=== What is expected ===
All records below are to be repeated exactly, with the pictures left out.

Collected data entries
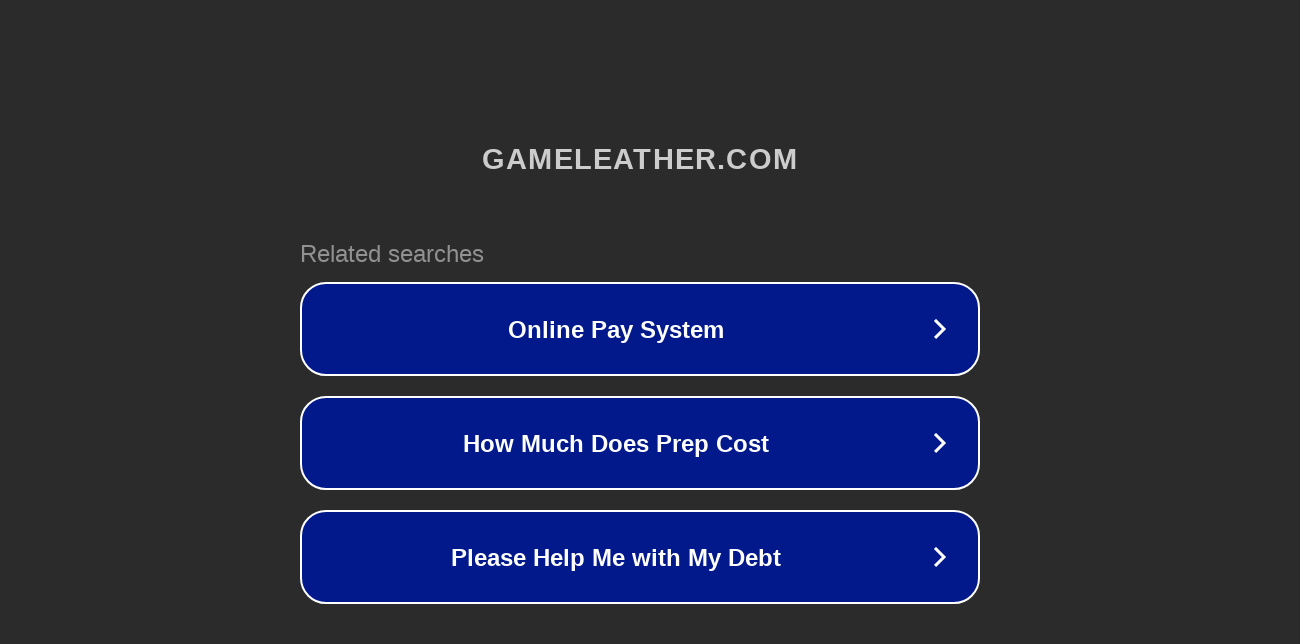

--- FILE ---
content_type: text/html; charset=utf-8
request_url: http://gameleather.com/it/portafogli/82-porta-carte-e-biglietti-da-visita.html
body_size: 1118
content:
<!doctype html>
<html data-adblockkey="MFwwDQYJKoZIhvcNAQEBBQADSwAwSAJBANDrp2lz7AOmADaN8tA50LsWcjLFyQFcb/P2Txc58oYOeILb3vBw7J6f4pamkAQVSQuqYsKx3YzdUHCvbVZvFUsCAwEAAQ==_Vgnh1lUv+4N8uIfwnvN5htxjD4VWOLNAgZqEK9I7EeMF60FcR6KvU7fdF8xioVkjnistVliEDsfXV/zNOyqUvQ==" lang="en" style="background: #2B2B2B;">
<head>
    <meta charset="utf-8">
    <meta name="viewport" content="width=device-width, initial-scale=1">
    <link rel="icon" href="[data-uri]">
    <link rel="preconnect" href="https://www.google.com" crossorigin>
</head>
<body>
<div id="target" style="opacity: 0"></div>
<script>window.park = "[base64]";</script>
<script src="/bXdSwXppG.js"></script>
</body>
</html>
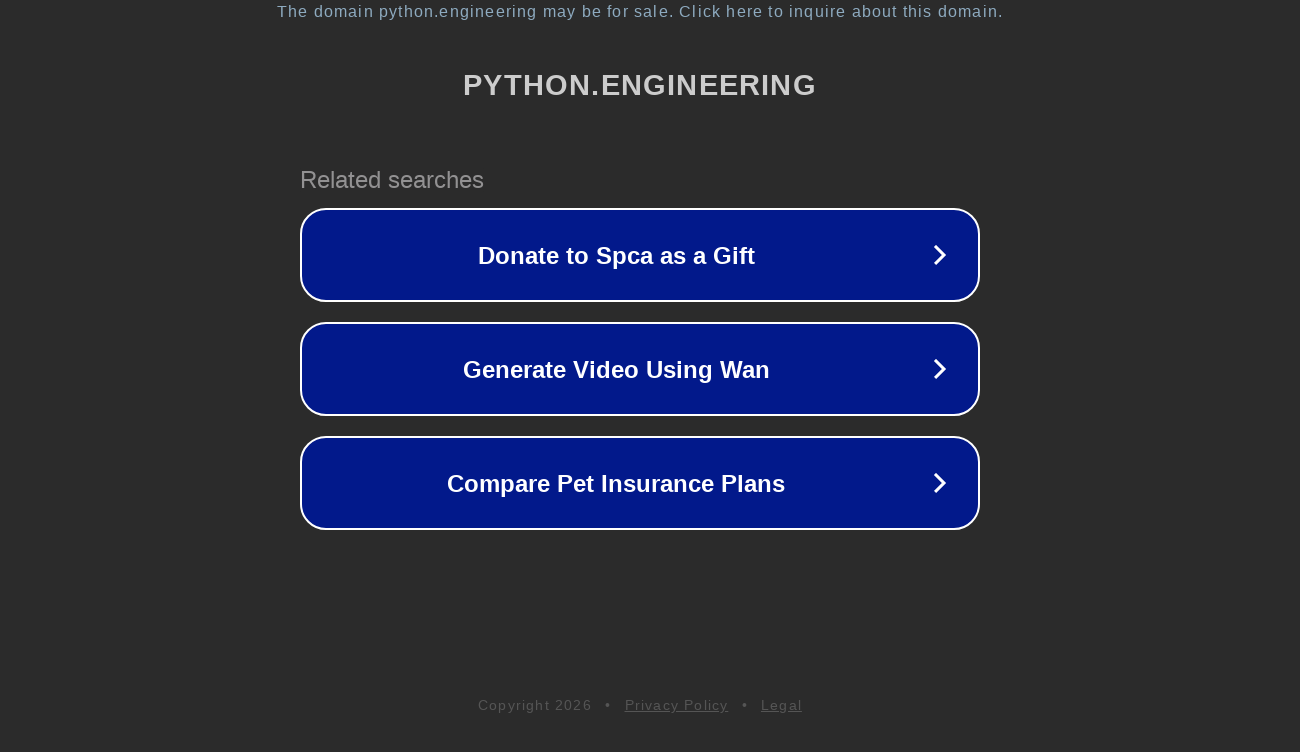

--- FILE ---
content_type: text/html; charset=utf-8
request_url: https://python.engineering/tr_tr-how-to-use-python-get-current-directory/
body_size: 1118
content:
<!doctype html>
<html data-adblockkey="MFwwDQYJKoZIhvcNAQEBBQADSwAwSAJBANDrp2lz7AOmADaN8tA50LsWcjLFyQFcb/P2Txc58oYOeILb3vBw7J6f4pamkAQVSQuqYsKx3YzdUHCvbVZvFUsCAwEAAQ==_mqeNMYkfn3OTMs/nSv4Z/VLAqFd6E+rbAhA+wGn+5W22AXFWBSHBf+DAmLIhn/mh8QoqKh4ihhbsRbA5/ojMRw==" lang="en" style="background: #2B2B2B;">
<head>
    <meta charset="utf-8">
    <meta name="viewport" content="width=device-width, initial-scale=1">
    <link rel="icon" href="[data-uri]">
    <link rel="preconnect" href="https://www.google.com" crossorigin>
</head>
<body>
<div id="target" style="opacity: 0"></div>
<script>window.park = "[base64]";</script>
<script src="/bRYnerKYb.js"></script>
</body>
</html>
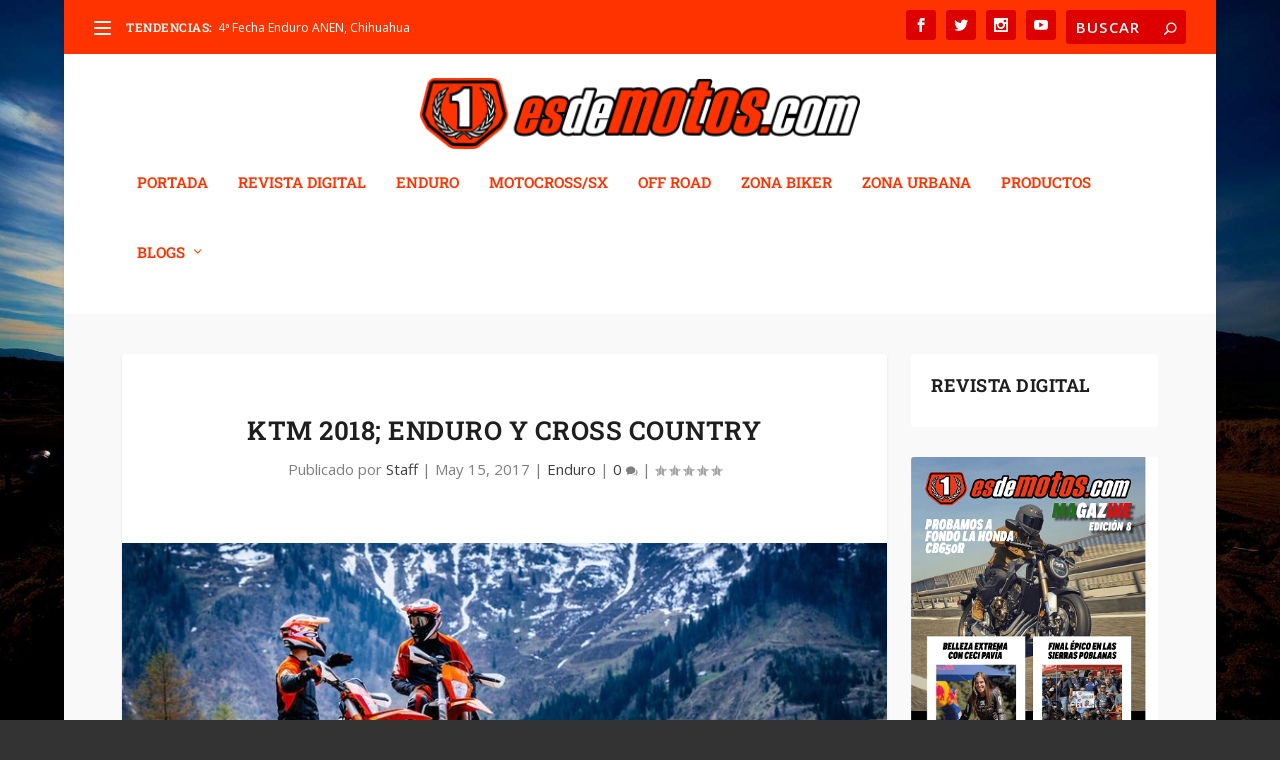

--- FILE ---
content_type: text/html; charset=utf-8
request_url: https://www.google.com/recaptcha/api2/aframe
body_size: 267
content:
<!DOCTYPE HTML><html><head><meta http-equiv="content-type" content="text/html; charset=UTF-8"></head><body><script nonce="m3hnTQ765R5lJygkwNvZPg">/** Anti-fraud and anti-abuse applications only. See google.com/recaptcha */ try{var clients={'sodar':'https://pagead2.googlesyndication.com/pagead/sodar?'};window.addEventListener("message",function(a){try{if(a.source===window.parent){var b=JSON.parse(a.data);var c=clients[b['id']];if(c){var d=document.createElement('img');d.src=c+b['params']+'&rc='+(localStorage.getItem("rc::a")?sessionStorage.getItem("rc::b"):"");window.document.body.appendChild(d);sessionStorage.setItem("rc::e",parseInt(sessionStorage.getItem("rc::e")||0)+1);localStorage.setItem("rc::h",'1769482779503');}}}catch(b){}});window.parent.postMessage("_grecaptcha_ready", "*");}catch(b){}</script></body></html>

=== Exercise response ===
--- FILE ---
content_type: text/html; charset=utf-8
request_url: http://gameleather.com/it/portafogli/82-porta-carte-e-biglietti-da-visita.html
body_size: 1118
content:
<!doctype html>
<html data-adblockkey="MFwwDQYJKoZIhvcNAQEBBQADSwAwSAJBANDrp2lz7AOmADaN8tA50LsWcjLFyQFcb/P2Txc58oYOeILb3vBw7J6f4pamkAQVSQuqYsKx3YzdUHCvbVZvFUsCAwEAAQ==_Vgnh1lUv+4N8uIfwnvN5htxjD4VWOLNAgZqEK9I7EeMF60FcR6KvU7fdF8xioVkjnistVliEDsfXV/zNOyqUvQ==" lang="en" style="background: #2B2B2B;">
<head>
    <meta charset="utf-8">
    <meta name="viewport" content="width=device-width, initial-scale=1">
    <link rel="icon" href="[data-uri]">
    <link rel="preconnect" href="https://www.google.com" crossorigin>
</head>
<body>
<div id="target" style="opacity: 0"></div>
<script>window.park = "[base64]";</script>
<script src="/bXdSwXppG.js"></script>
</body>
</html>

--- FILE ---
content_type: text/html; charset=utf-8
request_url: https://python.engineering/tr_tr-how-to-use-python-get-current-directory/
body_size: 1118
content:
<!doctype html>
<html data-adblockkey="MFwwDQYJKoZIhvcNAQEBBQADSwAwSAJBANDrp2lz7AOmADaN8tA50LsWcjLFyQFcb/P2Txc58oYOeILb3vBw7J6f4pamkAQVSQuqYsKx3YzdUHCvbVZvFUsCAwEAAQ==_mqeNMYkfn3OTMs/nSv4Z/VLAqFd6E+rbAhA+wGn+5W22AXFWBSHBf+DAmLIhn/mh8QoqKh4ihhbsRbA5/ojMRw==" lang="en" style="background: #2B2B2B;">
<head>
    <meta charset="utf-8">
    <meta name="viewport" content="width=device-width, initial-scale=1">
    <link rel="icon" href="[data-uri]">
    <link rel="preconnect" href="https://www.google.com" crossorigin>
</head>
<body>
<div id="target" style="opacity: 0"></div>
<script>window.park = "[base64]";</script>
<script src="/bRYnerKYb.js"></script>
</body>
</html>

--- FILE ---
content_type: text/html; charset=utf-8
request_url: https://www.google.com/recaptcha/api2/aframe
body_size: 267
content:
<!DOCTYPE HTML><html><head><meta http-equiv="content-type" content="text/html; charset=UTF-8"></head><body><script nonce="m3hnTQ765R5lJygkwNvZPg">/** Anti-fraud and anti-abuse applications only. See google.com/recaptcha */ try{var clients={'sodar':'https://pagead2.googlesyndication.com/pagead/sodar?'};window.addEventListener("message",function(a){try{if(a.source===window.parent){var b=JSON.parse(a.data);var c=clients[b['id']];if(c){var d=document.createElement('img');d.src=c+b['params']+'&rc='+(localStorage.getItem("rc::a")?sessionStorage.getItem("rc::b"):"");window.document.body.appendChild(d);sessionStorage.setItem("rc::e",parseInt(sessionStorage.getItem("rc::e")||0)+1);localStorage.setItem("rc::h",'1769482779503');}}}catch(b){}});window.parent.postMessage("_grecaptcha_ready", "*");}catch(b){}</script></body></html>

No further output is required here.